■ Requirement
Scale the data from the line containing "What is the distance that" through the end of the data. Reproduce those lines in full, requests included, and multiply every number in the answers (distances and coordinates) by 2.3, rounding each result to the number of decimals it had and rounding halves up. Leave the numbers in the requests unchanged.

■ Material to process
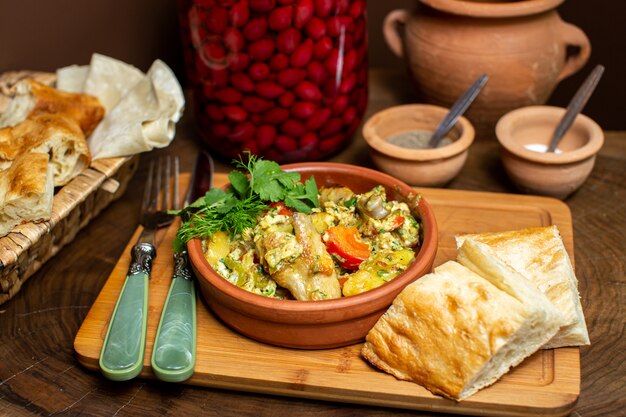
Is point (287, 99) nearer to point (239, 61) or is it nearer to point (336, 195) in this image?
point (239, 61)

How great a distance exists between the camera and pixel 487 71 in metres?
2.55

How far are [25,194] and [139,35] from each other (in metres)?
1.50

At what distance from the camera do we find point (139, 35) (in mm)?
3176

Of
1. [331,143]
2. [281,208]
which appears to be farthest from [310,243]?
[331,143]

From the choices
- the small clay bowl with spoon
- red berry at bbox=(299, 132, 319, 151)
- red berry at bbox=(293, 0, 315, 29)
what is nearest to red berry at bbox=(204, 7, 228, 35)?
red berry at bbox=(293, 0, 315, 29)

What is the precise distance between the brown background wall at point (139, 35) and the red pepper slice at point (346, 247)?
1501 millimetres

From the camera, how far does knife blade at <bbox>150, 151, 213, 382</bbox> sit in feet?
5.36

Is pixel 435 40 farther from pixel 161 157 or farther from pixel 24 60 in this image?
pixel 24 60

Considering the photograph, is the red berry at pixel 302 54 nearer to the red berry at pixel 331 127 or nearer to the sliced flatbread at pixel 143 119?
the red berry at pixel 331 127

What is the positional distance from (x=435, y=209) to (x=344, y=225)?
0.46 metres

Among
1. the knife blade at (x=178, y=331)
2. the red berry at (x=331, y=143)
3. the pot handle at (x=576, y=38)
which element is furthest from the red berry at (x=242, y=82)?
the pot handle at (x=576, y=38)

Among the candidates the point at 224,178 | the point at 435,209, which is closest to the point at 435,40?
the point at 435,209

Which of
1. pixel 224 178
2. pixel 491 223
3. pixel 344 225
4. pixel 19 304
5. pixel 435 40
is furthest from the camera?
pixel 435 40

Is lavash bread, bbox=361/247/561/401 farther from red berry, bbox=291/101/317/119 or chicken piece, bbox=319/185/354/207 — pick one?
red berry, bbox=291/101/317/119
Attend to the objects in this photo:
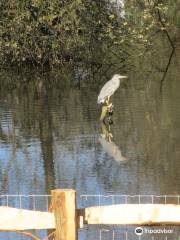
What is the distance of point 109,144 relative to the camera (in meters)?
11.4

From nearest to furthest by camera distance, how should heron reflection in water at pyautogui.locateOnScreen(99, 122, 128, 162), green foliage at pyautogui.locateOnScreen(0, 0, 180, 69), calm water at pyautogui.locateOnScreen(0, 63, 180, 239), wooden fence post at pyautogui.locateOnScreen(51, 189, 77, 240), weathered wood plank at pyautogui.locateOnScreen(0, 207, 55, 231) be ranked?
1. wooden fence post at pyautogui.locateOnScreen(51, 189, 77, 240)
2. weathered wood plank at pyautogui.locateOnScreen(0, 207, 55, 231)
3. calm water at pyautogui.locateOnScreen(0, 63, 180, 239)
4. heron reflection in water at pyautogui.locateOnScreen(99, 122, 128, 162)
5. green foliage at pyautogui.locateOnScreen(0, 0, 180, 69)

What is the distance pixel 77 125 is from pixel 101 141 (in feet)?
5.26

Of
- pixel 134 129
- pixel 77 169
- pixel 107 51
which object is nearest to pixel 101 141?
pixel 134 129

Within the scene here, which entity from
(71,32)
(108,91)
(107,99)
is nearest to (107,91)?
(108,91)

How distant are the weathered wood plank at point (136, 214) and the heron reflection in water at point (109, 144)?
570 centimetres

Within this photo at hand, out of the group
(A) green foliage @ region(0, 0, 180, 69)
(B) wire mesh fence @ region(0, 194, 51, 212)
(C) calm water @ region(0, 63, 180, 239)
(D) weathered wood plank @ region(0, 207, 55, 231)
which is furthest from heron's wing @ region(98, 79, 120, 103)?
(A) green foliage @ region(0, 0, 180, 69)

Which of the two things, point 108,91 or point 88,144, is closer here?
point 88,144

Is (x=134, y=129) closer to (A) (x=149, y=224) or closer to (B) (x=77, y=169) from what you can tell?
(B) (x=77, y=169)

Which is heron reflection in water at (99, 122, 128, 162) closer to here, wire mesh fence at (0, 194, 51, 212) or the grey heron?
the grey heron

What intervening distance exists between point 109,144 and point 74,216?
23.1 ft

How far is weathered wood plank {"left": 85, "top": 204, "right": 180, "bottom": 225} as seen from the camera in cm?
445

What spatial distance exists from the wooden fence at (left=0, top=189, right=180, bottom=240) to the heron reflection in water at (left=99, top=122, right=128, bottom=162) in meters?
5.70

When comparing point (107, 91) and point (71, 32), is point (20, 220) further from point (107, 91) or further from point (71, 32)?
point (71, 32)

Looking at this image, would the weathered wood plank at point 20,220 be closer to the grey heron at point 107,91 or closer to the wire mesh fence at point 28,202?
the wire mesh fence at point 28,202
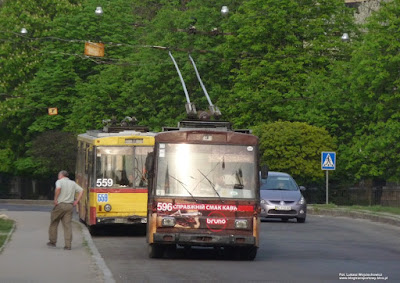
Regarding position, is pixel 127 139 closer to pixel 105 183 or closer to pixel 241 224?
pixel 105 183

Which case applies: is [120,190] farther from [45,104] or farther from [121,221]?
[45,104]

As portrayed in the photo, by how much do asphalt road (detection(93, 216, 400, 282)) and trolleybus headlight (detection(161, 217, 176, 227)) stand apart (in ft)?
2.14

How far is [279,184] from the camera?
39875 millimetres

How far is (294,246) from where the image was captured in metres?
25.8

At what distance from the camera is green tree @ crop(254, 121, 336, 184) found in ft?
193

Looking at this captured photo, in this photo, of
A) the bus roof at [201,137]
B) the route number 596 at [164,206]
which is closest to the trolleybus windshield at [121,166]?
the bus roof at [201,137]

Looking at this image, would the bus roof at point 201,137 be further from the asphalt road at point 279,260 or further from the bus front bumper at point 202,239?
the asphalt road at point 279,260

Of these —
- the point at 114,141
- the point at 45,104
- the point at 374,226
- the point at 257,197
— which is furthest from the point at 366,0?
the point at 257,197

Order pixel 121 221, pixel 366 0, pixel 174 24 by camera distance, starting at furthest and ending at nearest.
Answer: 1. pixel 366 0
2. pixel 174 24
3. pixel 121 221

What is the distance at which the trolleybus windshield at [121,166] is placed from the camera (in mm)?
30734

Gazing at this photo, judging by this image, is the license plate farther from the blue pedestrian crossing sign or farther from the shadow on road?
the blue pedestrian crossing sign

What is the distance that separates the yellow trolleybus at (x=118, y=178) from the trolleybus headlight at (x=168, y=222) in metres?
8.71

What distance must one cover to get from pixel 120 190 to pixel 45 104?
49.1 meters

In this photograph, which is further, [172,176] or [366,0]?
[366,0]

■ Exercise response
What is the distance that separates the yellow trolleybus at (x=118, y=178) from the trolleybus headlight at (x=168, y=222) in metres?
20.03

What distance must one cover to get from pixel 120 190 to pixel 45 104?
112.9 meters

In this photograph, which is further, [172,176] or [366,0]?
[842,0]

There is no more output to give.